Makromolekulare Kristallisationsversuche wurden unter Verwendung des HiLiDe-Ansatzes (hohe Konzentrationen an Lipid und Detergenz)25 durchgeführt. Eine 25 mg/ml-Stammlösung von 1,2-Dioleoyl-sn-Glycero-3-Phosphocholin (DOPC) (Anatrace) in Chloroform wurde hergestellt und durch Chloroformverdampfung unter einem Stickstoffstrom ein dünner Lipidfilm in einem Glasfläschchen erzeugt . 10 mg/ml AfCopA-Proteinprobe und C12E8 wurden hinzugefügt, um Endkonzentrationen von 2,25 mg/ml DOPC und 5 mg/ml C12E8 zu erhalten. Die Probe wurde 16 Stunden lang bei 4 °C unter leichtem Rühren inkubiert. Aggregate wurden durch 20-minütige Ultrazentrifugation bei 50.000 × g entfernt, wonach 1 mM CuSO4 zum Überstand gegeben wurde (für die Apo-Kristalle wurde keine Ergänzung vorgenommen). Kristalle wurden unter Verwendung der Dampfdiffusionsmethode mit hängenden Tropfen in Platten mit 24 Vertiefungen gezüchtet, die 400 µL Reservoirlösung, ergänzt mit 5 mM BME, in Tropfen aus 1 µL Proteinprobe und 1 µL Reservoirlösung enthielten. Nach 10 Tagen in 1,5 M Ammoniumcitrat, 0,1 M MES, pH = 5,5, wurden Kristalle mit einer Beugungsgröße von 3,3 – 3,5 Å erhalten. Endgültige Daten der Beugung bis 2,8 Å wurden an einem Kristall gesammelt, für den 5,0 mM 06:0 Lyso PC (Avanti) als Additiv verwendet wurde. Alle Kristalle wurden mit LithoLoops (Molecular Dimensions) gefischt und in flüssigem Stickstoff schockgefroren. Die Daten wurden an der Swiss Light Source, dem Paul Scherrer Institut, Villigen, Schweiz, Strahllinie X06SA gesammelt.

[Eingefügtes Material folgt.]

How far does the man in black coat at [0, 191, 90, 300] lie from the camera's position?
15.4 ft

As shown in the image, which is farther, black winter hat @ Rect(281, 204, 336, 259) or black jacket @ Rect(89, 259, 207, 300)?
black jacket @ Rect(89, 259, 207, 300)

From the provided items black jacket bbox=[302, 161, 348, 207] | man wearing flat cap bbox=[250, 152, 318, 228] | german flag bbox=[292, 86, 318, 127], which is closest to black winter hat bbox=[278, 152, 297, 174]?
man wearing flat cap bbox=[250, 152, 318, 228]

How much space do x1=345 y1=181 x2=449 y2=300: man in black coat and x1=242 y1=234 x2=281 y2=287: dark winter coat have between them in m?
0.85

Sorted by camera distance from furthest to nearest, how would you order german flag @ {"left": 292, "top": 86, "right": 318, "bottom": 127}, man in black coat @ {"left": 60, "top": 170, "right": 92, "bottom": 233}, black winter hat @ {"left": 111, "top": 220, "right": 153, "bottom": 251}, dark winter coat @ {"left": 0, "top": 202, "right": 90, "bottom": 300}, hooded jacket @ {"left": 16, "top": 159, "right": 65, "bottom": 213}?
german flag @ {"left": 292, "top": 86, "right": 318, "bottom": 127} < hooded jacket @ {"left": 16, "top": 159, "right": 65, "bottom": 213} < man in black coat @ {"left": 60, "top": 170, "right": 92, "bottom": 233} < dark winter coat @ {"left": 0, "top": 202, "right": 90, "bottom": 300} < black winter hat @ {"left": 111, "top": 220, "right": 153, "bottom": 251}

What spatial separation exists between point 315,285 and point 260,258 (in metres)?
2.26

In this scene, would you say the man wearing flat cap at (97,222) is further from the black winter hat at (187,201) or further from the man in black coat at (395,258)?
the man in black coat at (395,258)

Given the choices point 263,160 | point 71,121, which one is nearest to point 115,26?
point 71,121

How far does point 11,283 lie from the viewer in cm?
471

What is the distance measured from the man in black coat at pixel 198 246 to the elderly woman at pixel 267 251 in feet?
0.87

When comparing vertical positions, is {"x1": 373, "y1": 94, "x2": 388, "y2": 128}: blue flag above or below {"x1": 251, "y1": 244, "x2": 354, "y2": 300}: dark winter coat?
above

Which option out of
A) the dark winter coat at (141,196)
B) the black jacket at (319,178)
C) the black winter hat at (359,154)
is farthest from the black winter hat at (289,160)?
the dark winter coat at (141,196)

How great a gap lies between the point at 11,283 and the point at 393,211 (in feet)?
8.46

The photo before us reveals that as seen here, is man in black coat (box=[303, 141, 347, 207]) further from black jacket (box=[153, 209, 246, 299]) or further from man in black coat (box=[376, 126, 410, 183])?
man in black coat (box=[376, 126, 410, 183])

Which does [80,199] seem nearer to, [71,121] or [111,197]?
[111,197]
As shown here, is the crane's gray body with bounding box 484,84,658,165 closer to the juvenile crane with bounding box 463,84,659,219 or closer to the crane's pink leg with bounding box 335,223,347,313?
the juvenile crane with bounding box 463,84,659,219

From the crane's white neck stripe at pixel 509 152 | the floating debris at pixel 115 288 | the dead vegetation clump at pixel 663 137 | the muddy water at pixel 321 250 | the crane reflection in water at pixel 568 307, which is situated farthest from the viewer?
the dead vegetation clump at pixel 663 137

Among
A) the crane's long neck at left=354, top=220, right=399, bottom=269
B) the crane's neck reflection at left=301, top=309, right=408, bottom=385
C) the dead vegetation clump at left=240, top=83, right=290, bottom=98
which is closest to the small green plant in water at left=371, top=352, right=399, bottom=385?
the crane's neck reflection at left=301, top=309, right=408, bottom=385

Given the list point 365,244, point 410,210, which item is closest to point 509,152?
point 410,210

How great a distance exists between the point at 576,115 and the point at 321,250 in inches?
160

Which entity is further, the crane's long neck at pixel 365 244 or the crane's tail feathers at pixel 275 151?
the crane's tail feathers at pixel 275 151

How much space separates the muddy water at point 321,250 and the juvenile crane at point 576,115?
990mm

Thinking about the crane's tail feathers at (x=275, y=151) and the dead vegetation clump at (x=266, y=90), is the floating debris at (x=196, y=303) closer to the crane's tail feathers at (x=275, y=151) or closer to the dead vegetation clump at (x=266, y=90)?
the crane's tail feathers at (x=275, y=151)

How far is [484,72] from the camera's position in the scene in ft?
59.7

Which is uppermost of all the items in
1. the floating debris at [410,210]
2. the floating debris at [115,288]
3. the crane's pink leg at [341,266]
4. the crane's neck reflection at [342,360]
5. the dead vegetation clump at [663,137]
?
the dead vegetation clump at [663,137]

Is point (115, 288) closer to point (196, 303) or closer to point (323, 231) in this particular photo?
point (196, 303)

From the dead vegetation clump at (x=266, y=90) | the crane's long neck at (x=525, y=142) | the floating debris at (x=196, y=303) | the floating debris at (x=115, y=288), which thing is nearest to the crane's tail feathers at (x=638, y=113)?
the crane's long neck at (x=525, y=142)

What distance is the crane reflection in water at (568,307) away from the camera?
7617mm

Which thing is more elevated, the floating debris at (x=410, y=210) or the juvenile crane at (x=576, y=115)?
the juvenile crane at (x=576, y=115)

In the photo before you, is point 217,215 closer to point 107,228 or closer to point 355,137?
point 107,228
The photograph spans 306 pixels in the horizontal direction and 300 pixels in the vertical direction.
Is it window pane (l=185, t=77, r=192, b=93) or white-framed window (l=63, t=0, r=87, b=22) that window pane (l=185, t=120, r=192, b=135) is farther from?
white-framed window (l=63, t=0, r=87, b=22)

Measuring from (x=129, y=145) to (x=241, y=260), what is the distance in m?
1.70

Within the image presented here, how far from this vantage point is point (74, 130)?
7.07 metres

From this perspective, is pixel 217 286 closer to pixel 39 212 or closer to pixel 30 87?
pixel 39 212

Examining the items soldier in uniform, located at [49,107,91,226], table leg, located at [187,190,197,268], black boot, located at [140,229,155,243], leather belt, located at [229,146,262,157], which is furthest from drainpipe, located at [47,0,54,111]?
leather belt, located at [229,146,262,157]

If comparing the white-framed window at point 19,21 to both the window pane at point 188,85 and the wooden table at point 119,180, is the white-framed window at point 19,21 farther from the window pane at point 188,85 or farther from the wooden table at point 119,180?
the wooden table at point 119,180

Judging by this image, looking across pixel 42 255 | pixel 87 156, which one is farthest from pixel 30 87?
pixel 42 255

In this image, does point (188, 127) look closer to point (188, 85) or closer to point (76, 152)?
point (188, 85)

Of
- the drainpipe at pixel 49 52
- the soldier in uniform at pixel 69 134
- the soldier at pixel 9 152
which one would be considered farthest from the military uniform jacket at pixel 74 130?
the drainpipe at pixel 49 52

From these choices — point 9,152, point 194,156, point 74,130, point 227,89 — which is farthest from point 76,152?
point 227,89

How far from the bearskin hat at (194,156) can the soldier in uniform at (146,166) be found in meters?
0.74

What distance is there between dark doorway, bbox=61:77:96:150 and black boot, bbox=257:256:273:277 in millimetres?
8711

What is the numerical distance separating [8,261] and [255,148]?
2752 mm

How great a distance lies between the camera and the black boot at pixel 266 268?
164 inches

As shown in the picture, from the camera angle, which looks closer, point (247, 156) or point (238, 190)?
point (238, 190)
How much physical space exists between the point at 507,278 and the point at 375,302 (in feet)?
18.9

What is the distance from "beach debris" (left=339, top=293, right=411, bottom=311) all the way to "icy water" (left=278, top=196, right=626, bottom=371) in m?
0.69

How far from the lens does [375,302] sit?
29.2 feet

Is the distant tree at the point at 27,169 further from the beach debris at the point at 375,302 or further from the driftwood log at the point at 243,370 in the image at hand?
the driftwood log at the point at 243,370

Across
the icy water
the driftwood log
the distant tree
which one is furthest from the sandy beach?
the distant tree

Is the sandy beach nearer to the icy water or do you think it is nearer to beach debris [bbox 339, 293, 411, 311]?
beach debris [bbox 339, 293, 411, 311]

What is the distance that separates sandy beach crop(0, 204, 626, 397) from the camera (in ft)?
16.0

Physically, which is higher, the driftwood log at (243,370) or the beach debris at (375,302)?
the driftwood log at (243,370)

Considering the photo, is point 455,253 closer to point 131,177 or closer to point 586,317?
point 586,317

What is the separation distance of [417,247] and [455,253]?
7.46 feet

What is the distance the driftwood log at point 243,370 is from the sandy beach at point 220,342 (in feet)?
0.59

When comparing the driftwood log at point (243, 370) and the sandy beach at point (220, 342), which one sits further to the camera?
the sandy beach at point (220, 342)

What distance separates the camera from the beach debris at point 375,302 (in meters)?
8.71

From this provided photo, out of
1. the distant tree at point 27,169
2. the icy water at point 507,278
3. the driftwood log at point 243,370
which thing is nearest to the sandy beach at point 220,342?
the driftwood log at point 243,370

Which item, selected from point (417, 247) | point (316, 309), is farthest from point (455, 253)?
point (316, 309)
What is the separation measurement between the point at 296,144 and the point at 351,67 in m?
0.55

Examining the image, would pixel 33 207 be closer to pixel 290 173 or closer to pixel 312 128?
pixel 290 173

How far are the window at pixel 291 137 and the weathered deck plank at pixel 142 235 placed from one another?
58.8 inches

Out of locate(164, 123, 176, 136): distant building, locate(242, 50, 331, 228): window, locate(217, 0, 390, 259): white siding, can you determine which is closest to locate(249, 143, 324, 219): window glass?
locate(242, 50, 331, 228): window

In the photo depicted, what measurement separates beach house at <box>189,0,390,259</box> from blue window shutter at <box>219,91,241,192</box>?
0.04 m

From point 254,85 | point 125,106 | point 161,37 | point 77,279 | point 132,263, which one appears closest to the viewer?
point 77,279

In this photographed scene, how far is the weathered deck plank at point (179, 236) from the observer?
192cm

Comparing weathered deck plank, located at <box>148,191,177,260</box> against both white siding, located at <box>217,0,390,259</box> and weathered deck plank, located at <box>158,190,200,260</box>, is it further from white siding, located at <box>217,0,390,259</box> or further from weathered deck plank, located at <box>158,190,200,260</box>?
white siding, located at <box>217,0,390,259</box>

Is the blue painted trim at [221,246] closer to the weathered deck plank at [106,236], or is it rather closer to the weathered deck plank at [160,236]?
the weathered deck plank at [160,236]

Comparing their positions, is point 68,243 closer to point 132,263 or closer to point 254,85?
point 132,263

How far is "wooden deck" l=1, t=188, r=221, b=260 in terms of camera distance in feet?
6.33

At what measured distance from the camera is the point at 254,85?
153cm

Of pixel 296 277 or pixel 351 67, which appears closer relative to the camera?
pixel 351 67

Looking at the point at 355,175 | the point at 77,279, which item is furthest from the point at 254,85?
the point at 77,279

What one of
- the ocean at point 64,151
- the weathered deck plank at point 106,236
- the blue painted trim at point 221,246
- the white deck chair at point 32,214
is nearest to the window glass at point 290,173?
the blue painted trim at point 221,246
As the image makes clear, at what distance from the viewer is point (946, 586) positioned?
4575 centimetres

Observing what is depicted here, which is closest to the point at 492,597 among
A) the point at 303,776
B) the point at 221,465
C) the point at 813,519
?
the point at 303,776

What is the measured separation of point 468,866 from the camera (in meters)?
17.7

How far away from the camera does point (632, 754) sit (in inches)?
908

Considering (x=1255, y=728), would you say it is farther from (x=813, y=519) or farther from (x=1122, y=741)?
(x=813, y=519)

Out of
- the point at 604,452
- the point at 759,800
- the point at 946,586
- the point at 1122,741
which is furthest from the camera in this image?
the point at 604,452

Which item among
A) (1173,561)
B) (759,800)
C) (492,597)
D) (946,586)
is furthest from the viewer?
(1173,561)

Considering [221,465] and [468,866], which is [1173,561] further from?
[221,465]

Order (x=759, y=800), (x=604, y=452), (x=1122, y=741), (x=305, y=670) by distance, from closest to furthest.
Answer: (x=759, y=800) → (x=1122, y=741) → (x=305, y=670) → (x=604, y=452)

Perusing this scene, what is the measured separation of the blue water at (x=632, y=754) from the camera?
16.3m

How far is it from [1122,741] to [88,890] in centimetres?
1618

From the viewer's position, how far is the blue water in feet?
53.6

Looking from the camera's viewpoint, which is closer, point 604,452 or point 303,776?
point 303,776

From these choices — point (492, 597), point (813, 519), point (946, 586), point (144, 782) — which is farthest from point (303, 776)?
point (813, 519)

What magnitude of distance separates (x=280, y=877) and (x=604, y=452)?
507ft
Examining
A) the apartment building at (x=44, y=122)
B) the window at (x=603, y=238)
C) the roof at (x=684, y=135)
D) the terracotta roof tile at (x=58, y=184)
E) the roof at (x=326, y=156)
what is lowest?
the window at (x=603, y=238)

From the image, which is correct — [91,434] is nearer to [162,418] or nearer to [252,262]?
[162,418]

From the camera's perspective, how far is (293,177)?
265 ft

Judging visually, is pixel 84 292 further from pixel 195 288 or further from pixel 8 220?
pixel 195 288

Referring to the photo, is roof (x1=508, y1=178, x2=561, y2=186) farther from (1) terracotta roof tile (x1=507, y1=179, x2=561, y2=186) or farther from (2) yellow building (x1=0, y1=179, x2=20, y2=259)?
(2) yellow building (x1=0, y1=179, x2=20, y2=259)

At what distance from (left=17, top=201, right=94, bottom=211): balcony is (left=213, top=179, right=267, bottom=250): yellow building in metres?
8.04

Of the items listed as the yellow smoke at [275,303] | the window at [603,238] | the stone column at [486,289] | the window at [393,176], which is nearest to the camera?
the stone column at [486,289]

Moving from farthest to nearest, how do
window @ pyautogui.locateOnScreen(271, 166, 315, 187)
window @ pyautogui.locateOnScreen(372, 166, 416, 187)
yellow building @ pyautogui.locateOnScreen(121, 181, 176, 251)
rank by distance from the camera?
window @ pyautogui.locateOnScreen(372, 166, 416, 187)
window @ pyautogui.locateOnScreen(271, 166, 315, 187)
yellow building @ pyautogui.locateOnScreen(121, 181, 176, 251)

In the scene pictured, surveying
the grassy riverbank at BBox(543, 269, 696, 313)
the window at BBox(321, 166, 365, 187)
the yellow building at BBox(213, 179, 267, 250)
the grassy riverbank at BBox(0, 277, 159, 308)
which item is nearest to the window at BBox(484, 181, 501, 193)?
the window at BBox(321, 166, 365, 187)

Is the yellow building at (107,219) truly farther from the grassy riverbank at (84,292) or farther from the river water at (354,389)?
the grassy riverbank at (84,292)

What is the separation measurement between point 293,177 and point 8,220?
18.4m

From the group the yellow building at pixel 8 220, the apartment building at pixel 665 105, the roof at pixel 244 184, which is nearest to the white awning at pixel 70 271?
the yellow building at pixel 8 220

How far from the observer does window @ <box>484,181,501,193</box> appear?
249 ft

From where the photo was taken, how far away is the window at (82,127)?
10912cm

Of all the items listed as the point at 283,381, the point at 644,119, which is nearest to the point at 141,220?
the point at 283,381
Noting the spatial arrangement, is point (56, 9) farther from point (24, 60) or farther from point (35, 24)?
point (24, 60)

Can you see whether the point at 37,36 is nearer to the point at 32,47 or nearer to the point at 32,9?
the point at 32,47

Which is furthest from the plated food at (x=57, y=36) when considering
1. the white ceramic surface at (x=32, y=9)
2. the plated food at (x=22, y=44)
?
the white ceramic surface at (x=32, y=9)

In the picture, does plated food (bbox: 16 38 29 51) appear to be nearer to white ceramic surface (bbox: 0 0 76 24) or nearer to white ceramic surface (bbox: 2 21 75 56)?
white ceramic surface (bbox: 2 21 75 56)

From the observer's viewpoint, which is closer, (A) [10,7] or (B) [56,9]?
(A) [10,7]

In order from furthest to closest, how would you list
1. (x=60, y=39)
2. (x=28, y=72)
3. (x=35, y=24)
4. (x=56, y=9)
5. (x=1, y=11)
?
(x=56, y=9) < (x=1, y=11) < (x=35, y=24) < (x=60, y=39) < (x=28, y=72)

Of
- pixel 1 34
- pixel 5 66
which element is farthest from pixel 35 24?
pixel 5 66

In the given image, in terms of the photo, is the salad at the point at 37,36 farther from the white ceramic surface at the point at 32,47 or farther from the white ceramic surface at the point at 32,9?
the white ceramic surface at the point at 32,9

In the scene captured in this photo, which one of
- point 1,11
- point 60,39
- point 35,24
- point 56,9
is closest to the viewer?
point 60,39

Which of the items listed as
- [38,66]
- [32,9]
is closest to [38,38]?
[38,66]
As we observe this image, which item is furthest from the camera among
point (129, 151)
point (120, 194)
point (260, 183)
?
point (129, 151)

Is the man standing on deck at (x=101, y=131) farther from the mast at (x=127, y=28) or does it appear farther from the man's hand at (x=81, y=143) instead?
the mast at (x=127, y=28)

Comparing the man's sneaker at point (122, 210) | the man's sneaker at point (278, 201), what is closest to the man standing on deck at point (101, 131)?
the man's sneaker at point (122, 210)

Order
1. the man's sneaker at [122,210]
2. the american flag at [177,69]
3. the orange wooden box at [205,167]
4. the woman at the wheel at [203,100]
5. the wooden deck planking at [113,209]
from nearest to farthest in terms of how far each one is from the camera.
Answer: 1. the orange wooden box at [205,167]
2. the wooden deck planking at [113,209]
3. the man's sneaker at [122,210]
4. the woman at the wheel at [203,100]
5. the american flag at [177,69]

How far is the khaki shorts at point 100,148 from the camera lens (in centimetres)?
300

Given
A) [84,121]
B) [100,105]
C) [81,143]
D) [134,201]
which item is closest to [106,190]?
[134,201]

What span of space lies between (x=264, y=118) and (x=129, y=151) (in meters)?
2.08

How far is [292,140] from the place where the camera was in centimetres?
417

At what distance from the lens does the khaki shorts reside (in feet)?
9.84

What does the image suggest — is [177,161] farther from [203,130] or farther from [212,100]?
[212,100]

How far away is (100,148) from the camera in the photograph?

Die gesammelten Daten wurden mit XDS46 verarbeitet und skaliert. Die Bestimmung und Verfeinerung der nachgelagerten Struktur wurde mit Phenix44 durchgeführt. Erste Phasen wurden in PHASER47 durch molekularen Ersatz erhalten, wobei die Strukturen der löslichen A- und PN-Domänen von AfCopA (PDB-IDs 2B8E und 3A1C)20,21 zusammen mit der M-Domäne von LpCopA (PDB-ID 3RFU)16 angewendet wurden als Suchmodelle. Der erste Modellbau wurde in Coot48 durchgeführt, und die Rosetta-Verfeinerung49 wurde in den frühen Phasen des Modellbaus eingesetzt. Die Daten ermöglichten die Modellierung von Seitenketten in den A-, P- und M-Domänen und die Seitenkettenkonformationen in der N-Domäne wurden anhand verfügbarer Kristallstrukturen (PDB-ID 3A1C)21 gesteuert. Das endgültige Modell umfasst die Reste 82–736, wobei nur 4 Reste am N-Terminus der hier genutzten verkürzten Form fehlen. Alle Strukturfiguren wurden mit PyMOL50 generiert, wobei das PyMol APBS-Elektrostatik-Plugin51 für elektrostatische Oberflächendarstellungen verwendet wurde. Um das AfCopA-AfCopZ-Docking-Modell zu etablieren, wurde in SwissModel52 ein Homologiemodell des CxxC-beherbergenden C-terminalen Teils von AfCopZ unter Verwendung der E. hirae CopZ-Struktur (PDB-ID 1CPZ)53 als Vorlage erstellt. Das Andocken an die ermittelte AfCopA E1-Struktur (hochauflösender Datensatz) wurde mit pyDockWEB mit den Eingaben N157-D159 (AfCopA), C149 + C152 (AfCopZ) durchgeführt.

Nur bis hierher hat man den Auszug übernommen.